Collaborative Research: SWIFT: Decentralized Intelligent Spectrum Sharing in UAV Networks (DISH-uNET) via Hardware-software Co-design

Intelligent unmanned aerial vehicles (UAVs, or “drones”) are attracting the interest of the networking community as a “tool” to provide new capabilities, to extend the infrastructure of wireless networks and to make it more flexible and resilient. UAV-aided wireless networks will enable present and future Internet of Things (IoT) and 5G applications and be a driver for new military and civilian applications spanning battlefield inspection, border control and aerial surveillance, precision agriculture, environmental monitoring, transportation and delivery of goods. Currently, despite the great potential of UAV networks, the design of such networks faces great challenges due to the high mobility of UAVs, the limited power constraint of UAVs, and the non-stationary environment. In this project, we will develop novel approaches for decentralized intelligent spectrum sharing in mmWave UAV networks (DISH-uNET). This project will have a significant engineering and societal impact and substantially advance the state-of-the-art in the design of intelligent UAV networks with strong resiliency attributes.
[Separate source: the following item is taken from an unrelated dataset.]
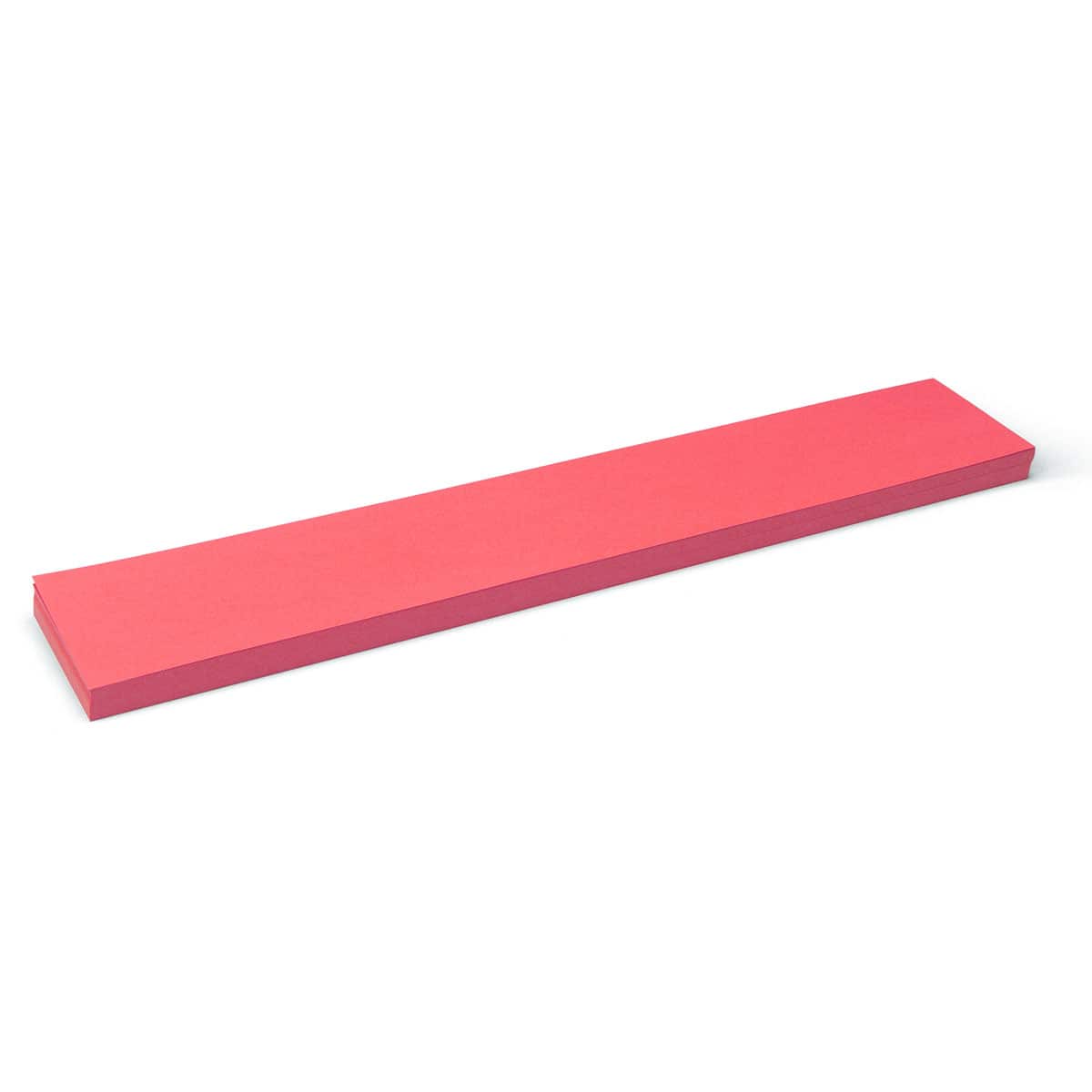 Stroken, 120 vel - 2 red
The proposed DISH-uNET achieves high efficiency and resilience based on hardware-software co-design through (1) domain-specific energy-efficient systolic accelerators, (2) novel learning-based transceiver design for high mobility UAVs, (3) new decentralized spectrum sharing multiple access control (MAC) for efficient spectrum management and utility optimization, (4) fast adaptation of mobility resilient mmWave beam learning for UAV networks. This project has four main thrusts. (1) Energy-efficient systolic accelerator for simultaneous real-time signal processing and machine learning. (2) Transceiver design for high mobility UAV Communication. (3) Bridging Lyapunov optimization framework, game theory, and reinforcement learning in decentralized spectrum sharing. (4) Mobility-resilient mmWave beam learning. The research team has the unique access to a large-scale UAV testbed, equipped with the state-of-the-art mmWave transceivers. This testbed will be used for extensive evaluations of the proposed DISH-uNET system. This award reflects NSF's statutory mission and has been deemed worthy of support through evaluation using the Foundation's intellectual merit and broader impacts review criteria.